Babylon has ancient roots, though, and was the cradle of civilization that gave rise to the entire Middle East. It is not far from the patriarch Abraham’s homeland of Ur and stands on the Euphrates River in southern Mesopotamia. Scholars believe Babylon was founded more than 2,000 years before the birth of Christ by the Akkadian ruler, Sargon (d. 2279 B.C.).
Bible scholars also say that Babylon — whose name means “Gate of the God” — is the same city as Babel, founded, according to the Bible, by Nimrod, a descendent of Noah (Gen 10:8-10) in the land of Shinar. (Shinar was the homeland of the Sumerians, from whom the first forms of writing came into history.) The tower of Babel (Gen 11) probably resembled the great ziggurats of ancient Mesopotamia.
Babylon was later ruled as a city-state by the Amorites. Their most famous leader was Hammurabi (d. 1750 B.C.), whose code of law influenced the development of Mosaic Law (with such decrees as “an eye for an eye.’”
The Hittites overran Babylon in 1600 B.C. and it did not rise in power again for nearly 1,000 years. Then, in 626 B.C., the Babylonians gained independence from Assyria (who had destroyed the Hittite power around 1180 B.C.). Babylon’s rise to regional power, known as the neo-Babylonian Chaldean Empire, was rapid and Babylon became one of the architectural wonders of the ancient world.
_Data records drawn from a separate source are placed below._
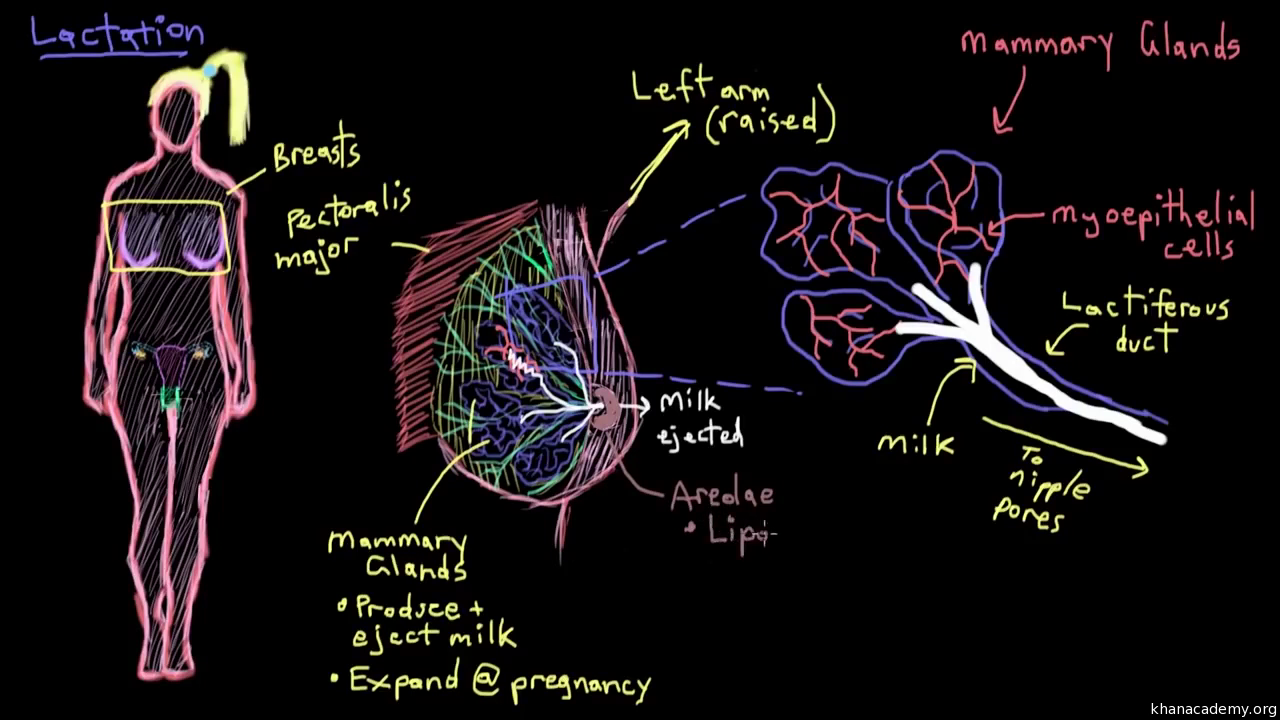 Breast anatomy and lactation (video) | Khan Academy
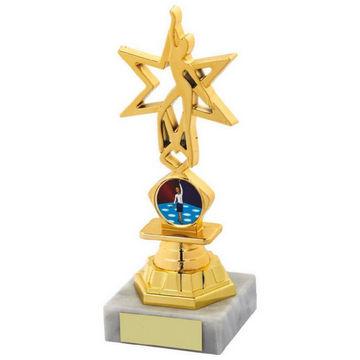 Gold Star Dance Award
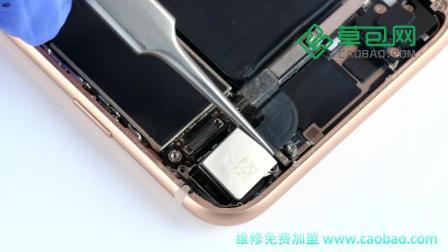 iPhone8拆机换后置摄像头教程苹果8内部结构-草包网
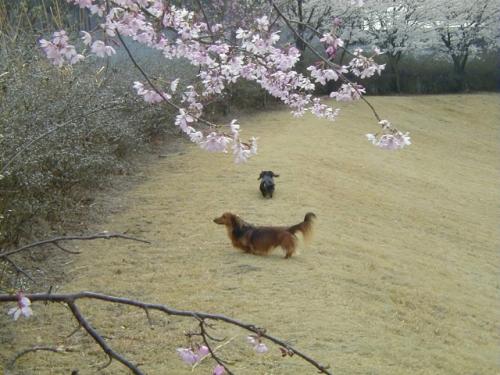 2004年4月フォレストアリーナ2.jpg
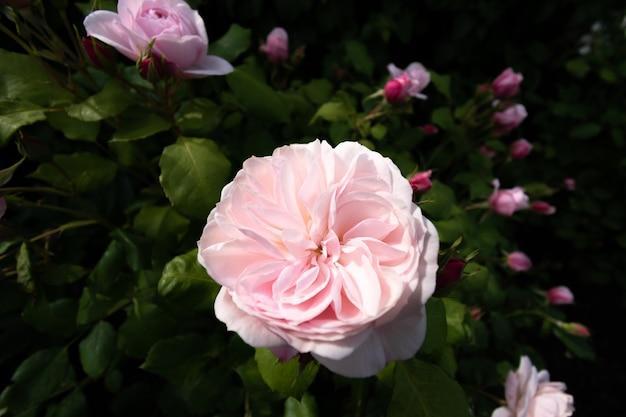 Kwiat róży w letnim ogrodzie na tle zielonych liści.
The northern kingdom of Israel had fallen to the Assyrians in 721 B.C. The southern kingdom of Judah, with Jerusalem as its capital, remained independent until 587 B.C., when Nebuchadnezzar II conquered it, destroyed the Temple and the city, and took most of the Jewish leaders and scholars into exile.
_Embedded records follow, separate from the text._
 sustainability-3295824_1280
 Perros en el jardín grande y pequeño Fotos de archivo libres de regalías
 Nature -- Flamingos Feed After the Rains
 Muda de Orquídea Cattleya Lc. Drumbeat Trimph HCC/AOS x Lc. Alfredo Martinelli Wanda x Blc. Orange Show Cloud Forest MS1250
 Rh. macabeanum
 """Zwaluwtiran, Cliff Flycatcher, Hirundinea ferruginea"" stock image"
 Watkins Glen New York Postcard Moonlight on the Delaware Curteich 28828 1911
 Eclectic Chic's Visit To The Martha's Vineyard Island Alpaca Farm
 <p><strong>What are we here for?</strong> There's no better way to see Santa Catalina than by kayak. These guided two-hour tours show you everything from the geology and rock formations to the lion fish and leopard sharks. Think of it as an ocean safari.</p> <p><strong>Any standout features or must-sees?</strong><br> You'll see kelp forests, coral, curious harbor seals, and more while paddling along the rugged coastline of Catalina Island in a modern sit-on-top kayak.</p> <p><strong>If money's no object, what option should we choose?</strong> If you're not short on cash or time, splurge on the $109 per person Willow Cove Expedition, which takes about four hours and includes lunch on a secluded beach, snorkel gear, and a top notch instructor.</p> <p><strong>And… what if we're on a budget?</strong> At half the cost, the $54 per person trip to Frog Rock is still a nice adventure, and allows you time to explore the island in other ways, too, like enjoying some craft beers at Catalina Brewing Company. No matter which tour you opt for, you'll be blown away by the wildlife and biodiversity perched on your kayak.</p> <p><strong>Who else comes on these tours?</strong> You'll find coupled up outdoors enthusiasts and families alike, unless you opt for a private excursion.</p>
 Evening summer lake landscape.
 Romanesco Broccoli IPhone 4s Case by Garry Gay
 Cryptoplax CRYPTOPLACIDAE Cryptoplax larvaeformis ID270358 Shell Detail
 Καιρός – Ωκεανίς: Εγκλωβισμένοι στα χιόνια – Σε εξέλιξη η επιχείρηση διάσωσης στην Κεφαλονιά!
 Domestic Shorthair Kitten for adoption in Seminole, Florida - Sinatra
In the ongoing saga of war in the Middle East, Babylon was overthrown by the Persians in 539 B.C. and, two years later, the Persian ruler, Cyrus, allowed the Jews to return and rebuild Jerusalem. The Exile officially ended when the Temple was rededicated in 516 B.C.
The Babylonian Exile was a defining event in Jewish history and still affects Jews to this day. In 1996, Israel’s president, Ezer Weismann, gave a speech to both houses of the German Parliament: “I am no longer a wandering Jew who migrates from country to country, from exile to exile. But all Jews in every generation must regard themselves as if they had been there in previous generations, places and events. Therefore, I am still a wandering Jew … I was a slave in Egypt. … I entered Jerusalem with David and was exiled with Zedekiah. And I did not forget it by the rivers of Babylon. When the Lord returned the captives of Zion, I dreamed among the builders of its ramparts.”
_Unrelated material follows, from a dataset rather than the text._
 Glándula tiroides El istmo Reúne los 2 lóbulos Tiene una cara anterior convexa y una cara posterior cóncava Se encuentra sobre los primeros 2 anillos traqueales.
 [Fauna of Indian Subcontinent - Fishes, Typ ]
In the Old Testament, prophets like Isaiah, Jeremiah and Ezekiel, warned Israel about the upcoming exile and the loss of Jerusalem, and then comforted them during the Babylonian Captivity. The center of Jewish worship, the Temple, where the presence of God resided, was lost. But, as the prophets reminded the people, God was still with them.
Religious studies scholar Leonard Doohan said the “Babylonian captivity was a time for the Jews to examine their infidelity, against which Isaiah had spoken (6:11-13) and rethink their commitment to God.”
During Lent, we are called to examine the flaws in our own lives and how we live in a type of exile, longing to return to God, to dwell in peace in the eternal kingdom. Through Jesus, we have been given the means to do just that. And, as the Gospel for this Sunday — the midpoint of Lent — reads, “For God so loved the world that he gave his only Son, so that everyone who believes in him might not perish but might have eternal life” (Jn 3:16).
That’s certainly a reason to rejoice.